Bagi mereka yang nyaris tak pernah hidup dalam kemiskinan ekstrim, menjadi gelandang, berpindah tempat dari satu tempat ke tempat lainnya, dan tak pernah hidup susah dan menderita karena alasan keuangan. Seringkali akan berkata, yang terpenting adalah kaya hati tapi bukan materi.
Biasanya, orang yang mengatakanya, lahir dari keluarga cukup makmur atau sejak kecil tak pernah mengalami hidup dalam kemiskinan. Sehingga ia bisa berkata bahwa kaya hati jauh lebih penting dari pada kaya secara materi.
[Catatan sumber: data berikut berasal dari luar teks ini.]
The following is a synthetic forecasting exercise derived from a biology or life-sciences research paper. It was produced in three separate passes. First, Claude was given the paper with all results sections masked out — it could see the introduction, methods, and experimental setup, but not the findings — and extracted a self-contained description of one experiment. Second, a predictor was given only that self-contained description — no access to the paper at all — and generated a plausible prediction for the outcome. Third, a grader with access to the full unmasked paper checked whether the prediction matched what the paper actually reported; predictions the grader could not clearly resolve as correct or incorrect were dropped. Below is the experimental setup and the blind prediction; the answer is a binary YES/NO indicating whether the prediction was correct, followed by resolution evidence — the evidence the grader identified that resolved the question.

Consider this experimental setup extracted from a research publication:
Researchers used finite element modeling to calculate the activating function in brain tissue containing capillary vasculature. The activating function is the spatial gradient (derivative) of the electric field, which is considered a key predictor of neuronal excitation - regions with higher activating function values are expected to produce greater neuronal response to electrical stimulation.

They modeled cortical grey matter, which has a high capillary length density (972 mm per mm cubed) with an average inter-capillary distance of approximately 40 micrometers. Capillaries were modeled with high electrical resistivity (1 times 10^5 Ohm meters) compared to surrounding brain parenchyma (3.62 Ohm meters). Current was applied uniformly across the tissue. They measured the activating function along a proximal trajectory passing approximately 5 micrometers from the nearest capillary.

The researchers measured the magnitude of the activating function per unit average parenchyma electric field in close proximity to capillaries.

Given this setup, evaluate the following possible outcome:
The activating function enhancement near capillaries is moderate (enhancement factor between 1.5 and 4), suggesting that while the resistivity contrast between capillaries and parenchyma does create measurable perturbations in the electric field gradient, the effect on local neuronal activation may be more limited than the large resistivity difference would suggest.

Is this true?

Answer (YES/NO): NO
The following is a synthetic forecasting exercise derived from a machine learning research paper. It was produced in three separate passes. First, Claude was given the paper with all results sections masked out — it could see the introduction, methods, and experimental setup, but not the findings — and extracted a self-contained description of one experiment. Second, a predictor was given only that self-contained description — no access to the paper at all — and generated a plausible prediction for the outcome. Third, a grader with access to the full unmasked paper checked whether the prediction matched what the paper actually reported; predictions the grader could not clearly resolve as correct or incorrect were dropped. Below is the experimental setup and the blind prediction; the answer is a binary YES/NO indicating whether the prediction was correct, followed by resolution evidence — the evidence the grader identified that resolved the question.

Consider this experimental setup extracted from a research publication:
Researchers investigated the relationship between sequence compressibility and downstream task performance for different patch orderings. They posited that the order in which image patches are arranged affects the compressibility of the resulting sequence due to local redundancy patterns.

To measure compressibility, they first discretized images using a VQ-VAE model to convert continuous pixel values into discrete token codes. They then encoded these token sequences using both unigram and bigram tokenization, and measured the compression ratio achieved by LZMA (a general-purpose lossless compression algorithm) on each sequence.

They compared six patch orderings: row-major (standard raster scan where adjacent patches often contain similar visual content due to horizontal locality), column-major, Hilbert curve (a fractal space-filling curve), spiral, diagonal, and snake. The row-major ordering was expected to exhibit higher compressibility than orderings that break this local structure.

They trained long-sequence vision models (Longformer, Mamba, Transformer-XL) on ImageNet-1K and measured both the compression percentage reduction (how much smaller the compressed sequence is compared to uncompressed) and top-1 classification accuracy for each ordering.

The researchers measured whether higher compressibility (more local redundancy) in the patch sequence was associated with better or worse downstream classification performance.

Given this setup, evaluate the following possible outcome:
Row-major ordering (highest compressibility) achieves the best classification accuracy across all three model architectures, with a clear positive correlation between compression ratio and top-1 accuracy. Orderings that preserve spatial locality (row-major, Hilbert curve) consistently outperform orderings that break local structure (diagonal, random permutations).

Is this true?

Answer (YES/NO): NO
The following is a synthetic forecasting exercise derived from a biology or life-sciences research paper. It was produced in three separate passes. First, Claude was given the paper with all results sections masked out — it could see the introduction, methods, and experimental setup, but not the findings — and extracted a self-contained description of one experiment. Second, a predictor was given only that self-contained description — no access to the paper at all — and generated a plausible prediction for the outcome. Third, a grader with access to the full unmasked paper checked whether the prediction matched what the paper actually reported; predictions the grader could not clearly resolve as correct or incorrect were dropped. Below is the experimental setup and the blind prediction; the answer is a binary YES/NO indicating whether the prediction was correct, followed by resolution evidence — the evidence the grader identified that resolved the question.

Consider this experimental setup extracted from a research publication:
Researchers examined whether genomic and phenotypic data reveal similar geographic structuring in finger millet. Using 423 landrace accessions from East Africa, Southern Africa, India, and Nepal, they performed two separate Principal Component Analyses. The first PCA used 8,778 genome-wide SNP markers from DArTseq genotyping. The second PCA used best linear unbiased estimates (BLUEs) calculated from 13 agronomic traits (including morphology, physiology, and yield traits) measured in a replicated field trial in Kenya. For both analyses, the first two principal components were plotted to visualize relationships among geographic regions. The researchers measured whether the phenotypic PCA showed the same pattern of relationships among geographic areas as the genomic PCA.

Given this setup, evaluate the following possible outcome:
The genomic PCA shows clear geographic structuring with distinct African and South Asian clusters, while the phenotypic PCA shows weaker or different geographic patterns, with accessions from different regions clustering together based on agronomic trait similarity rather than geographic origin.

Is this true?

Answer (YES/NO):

Perkataan, yang sering dilontarkan oleh mereka yang sejak kecil hidup aman dan tak ada masalah keuangan serius.
Bagi mereka yang hidup aman; dari kebutuhan dasar sampai kebutuhan pendidikan tinggi terjamin. Materi atau mencari kekayaan memang bukan masalah besar. Karena sejak awal ia memang sudah makmur dan setelah menikah juga sangat makmur. Jadi kekayaan baginya adalah hal biasa. Bukan menjadi fokus utama kehidupannya karena sejak kecil tak perlu terlalu mengejarnya dan terlalu bermimpi untuk mendapatkannya.
Sejak kecil ia sudah aman dan makmur. Saat dewasa juga aman dan makmur. Dan akhirnya fokus utama bukan lagi kekayaan. Tapi hati. Hati yang tenang. Ramah. Dan baik. Yang bisa dibilang kaya secara hati.
Kaya secara hati adalah hal yang sulit. Tak banyak orang bisa melakukannya.
Orang yang kaya raya pun banyak hatinya yang buruk, sombong dan angkuh. Tapi banyak juga yang benar-benar baik hati karena pernah mengalami banyak hal di masa hidupnya yang lalu.
Tapi bayangkan, jika kamu dilahirkan di keluarga terpencil, di sebuah desa, atau lingkungan kumuh di perkotaan. Atau lahir di sebuah kota tapi orang tuamu termasuk kelas rendah dan berpenghasilan seadanya. Dan ada orang kota yang tak pernah mengalami betapa beratnya hidup miskin sepertimu, ia bicara bahwa kaya hati itu jauh lebih penting dari pada kekayaan materi.
Ini sama saja, ia bilang, teruslah saja miskin. Miskin itu baik. Asalkan hatimu juga baik dan ramah.
Kekayaan itu urusan kesekian.
Bagi orang yang sudah kaya dan makmur sejak kecil sampai berkeluarga. Perkataan semacam itu cukup pantas ditunjukkan ke orang-orang yang juga sudah mapan dan berkecukupan.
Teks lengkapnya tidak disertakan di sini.